Product Liability Update
Opening the Courts to Seat Belt Non-Use Evidence
The former Texas rule set aside in Romero shares a common origin with the seat belt laws in most states. Decades ago, when the public had little familiarity with seat belts and rarely wore them, courts generally refused to recognize a duty to buckle up in order to minimize injuries if a crash occurred. Beginning in 1984, however, in response to rulemaking actions by the U.S. Department of Transportation, states began enacting mandatory use statutes obligating drivers and some passengers to use seat belts. By the end of 1987, thirty-one states had enacted such laws; today all states except New Hampshire have statutes requiring seat belt usage. Despite the existence of a statute-based duty to wear seat belts, which would ordinarily support admission of evidence demonstrating a failure to fulfill that duty, many states at the time of enactment (such as Utah and South Carolina)incorporated admissibility prohibitions or limits into the mandatory use statutes. Such provisions set up what the Romero court identifies as a “contradictory” system that punishes seatbelt non-use with traffic citations and fines, on the one hand, but then allows unbelted plaintiffs who pursue crash-related civil lawsuit “to benefit from juries’ ignorance of their misconduct.” 456 S.W.3d at 565.
The Texas Supreme Court’s opinion in Romero identifies certain flaws in the rationale used to justify the exclusion of seat belt evidence. First, unlike the era in which many states enacted their seat belt statutes, seat belt use is now “an unquestioned part of daily life for the vast majority of drivers and passengers.” In fact, the National Highway Traffic Safety Administration reports in Traffic Safety Facts that the 2014 national seat belt use rate exceeded 86%. This demonstrates societal acceptance of seat belts and an expectation that motorists will use them.
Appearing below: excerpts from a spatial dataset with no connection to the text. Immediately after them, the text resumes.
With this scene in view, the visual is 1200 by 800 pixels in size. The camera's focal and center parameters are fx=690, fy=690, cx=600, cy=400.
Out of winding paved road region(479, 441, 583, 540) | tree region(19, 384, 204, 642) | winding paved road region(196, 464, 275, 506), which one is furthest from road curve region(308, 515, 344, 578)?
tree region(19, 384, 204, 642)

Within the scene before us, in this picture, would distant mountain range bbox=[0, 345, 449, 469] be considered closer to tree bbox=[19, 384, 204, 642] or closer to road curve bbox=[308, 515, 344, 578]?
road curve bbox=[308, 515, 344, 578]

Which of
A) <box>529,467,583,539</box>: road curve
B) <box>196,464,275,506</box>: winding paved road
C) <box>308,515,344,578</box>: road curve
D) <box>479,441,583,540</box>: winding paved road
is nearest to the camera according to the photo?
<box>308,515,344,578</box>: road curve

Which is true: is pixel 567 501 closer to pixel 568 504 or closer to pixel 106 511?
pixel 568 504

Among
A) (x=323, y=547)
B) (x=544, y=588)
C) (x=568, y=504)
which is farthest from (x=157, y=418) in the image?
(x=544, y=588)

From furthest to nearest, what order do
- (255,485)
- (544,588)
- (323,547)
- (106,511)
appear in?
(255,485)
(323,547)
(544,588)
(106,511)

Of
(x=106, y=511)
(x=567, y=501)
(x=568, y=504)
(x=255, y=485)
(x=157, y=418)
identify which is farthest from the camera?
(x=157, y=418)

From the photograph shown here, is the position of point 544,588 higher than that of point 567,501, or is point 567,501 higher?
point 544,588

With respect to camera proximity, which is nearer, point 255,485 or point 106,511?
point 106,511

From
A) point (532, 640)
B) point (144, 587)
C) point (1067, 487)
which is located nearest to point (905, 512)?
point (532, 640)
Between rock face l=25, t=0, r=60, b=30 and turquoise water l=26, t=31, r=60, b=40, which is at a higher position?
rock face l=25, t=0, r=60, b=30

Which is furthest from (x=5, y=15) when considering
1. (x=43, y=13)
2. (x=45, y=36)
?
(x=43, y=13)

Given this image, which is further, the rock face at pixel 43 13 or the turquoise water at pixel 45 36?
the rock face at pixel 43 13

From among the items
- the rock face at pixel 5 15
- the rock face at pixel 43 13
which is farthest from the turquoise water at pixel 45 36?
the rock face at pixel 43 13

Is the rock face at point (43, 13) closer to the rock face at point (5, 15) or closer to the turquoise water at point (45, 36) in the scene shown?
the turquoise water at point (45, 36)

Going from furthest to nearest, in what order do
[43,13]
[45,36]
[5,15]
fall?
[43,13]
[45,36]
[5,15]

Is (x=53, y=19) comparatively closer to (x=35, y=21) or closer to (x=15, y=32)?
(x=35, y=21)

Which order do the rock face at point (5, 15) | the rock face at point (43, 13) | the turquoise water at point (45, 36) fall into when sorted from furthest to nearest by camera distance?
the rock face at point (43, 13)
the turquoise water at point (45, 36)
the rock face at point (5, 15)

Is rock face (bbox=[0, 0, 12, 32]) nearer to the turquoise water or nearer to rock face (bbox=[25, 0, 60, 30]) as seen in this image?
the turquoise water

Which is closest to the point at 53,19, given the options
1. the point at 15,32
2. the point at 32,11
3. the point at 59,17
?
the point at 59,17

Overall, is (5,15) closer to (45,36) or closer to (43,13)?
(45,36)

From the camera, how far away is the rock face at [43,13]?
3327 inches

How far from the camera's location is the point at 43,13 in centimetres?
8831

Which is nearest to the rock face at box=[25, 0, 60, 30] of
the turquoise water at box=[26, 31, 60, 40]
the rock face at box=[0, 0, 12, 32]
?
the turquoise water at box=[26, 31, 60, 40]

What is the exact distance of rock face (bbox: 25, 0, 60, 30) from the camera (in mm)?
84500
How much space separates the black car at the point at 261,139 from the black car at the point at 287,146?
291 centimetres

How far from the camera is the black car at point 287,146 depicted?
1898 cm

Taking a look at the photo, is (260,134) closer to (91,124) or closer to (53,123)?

Next, concerns that allowing juries to use seat belt non-usage evidence freely will unfairly prejudice unbelted plaintiffs or provide a windfall to at-fault defendants fail to acknowledge that, as a basic legal proposition, “everyone has to guard against foreseeable risks” and, in the context of driving on public roads, motorists “must anticipate the negligence of others.” Romero, 456 S.W.3d at 565-66. When juries apportion liability for an unbelted plaintiff’s injuries, no windfall will occur because “defendants will still be held liable for the damages they caused, but not the injuries the plaintiff caused by not using a seat belt.”
The Romero decision comes as a number of states have begun to re-examine the manner in which they treat seat belt non-usage evidence. For example, Oklahoma recently changed its statute to allow the admission of seat belt use or non-use evidence in most civil actions. As other states consider the propriety of retaining their exclusionary provisions, the Texas Supreme Court’s declaration in Romero that such rules have become “an oddity in light of modern societal norms” may prove influential.